- Meitei in Dehradun
- Born: 6 April 1987 (age 39) Imphal, Manipur, India
- Education: St. Stephen's College, Delhi
- Occupations: Writer, teacher

= Ningombam Bupenda Meitei =

Indian writer (born 1987)

Ningombam Bupenda Meitei (born 6 April 1987) is an Indian writer, essayist and poet in English and Meitei languages.

==Early life==
Ningombam Bupenda Meitei was born in Imphal, Manipur to the descendant of Maharaja Kullachandra of Manipur whose royal throne was recognised by the Viceroy of India, Lord Lansdowne. He went to Sainik School Imphal and St. Stephen's College, Delhi, University of Delhi.

==Career==
He taught philosophy at Hindu College, University of Delhi. He also taught physics and mathematics in Dehradun as a school teacher. He has composed many poems besides writing in philosophy and philosophy of physics. He is a member of International Network in Biolinguistics in which Prof. Noam Chomsky is also a member.

==Works==
- A countryside's innocent heart (2013), published by Lulu, is a collection of poems composed by the poet since his childhood. It took almost fifteen years to complete the book.
- Philosophical writings of a physics student (2013), published by Notion Press, is a collection of his philosophical articles.
- How Rahul Gandhi kept democracy in Manipur safe from Modi.

== The Nehruvian ==
He founded The Nehruvian on the birth anniversary of Indira Gandhi, 19 November 2015, in Imphal, Manipur.
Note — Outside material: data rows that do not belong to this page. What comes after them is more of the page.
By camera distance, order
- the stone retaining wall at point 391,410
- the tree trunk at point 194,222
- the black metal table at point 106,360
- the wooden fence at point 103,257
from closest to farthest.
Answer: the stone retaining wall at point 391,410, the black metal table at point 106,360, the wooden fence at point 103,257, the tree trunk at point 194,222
The Nehruvian aims to spread the philosophy of Jawaharlal Nehru, the first Prime Minister of an independent India.

== Political career ==
He joined Indian National Congress as chairperson, Social Media and Spokesperson of the party in Manipur Pradesh Congress Committee. Subsequently, Congress President Rahul Gandhi appointed him as Regional Coordinator and asked him to look after the affairs of All India Fishermen Congress under All India Congress Committee in the eight states of North Eastern region of India. Presently, he is the party's spokesperson and media panellist in Manipur.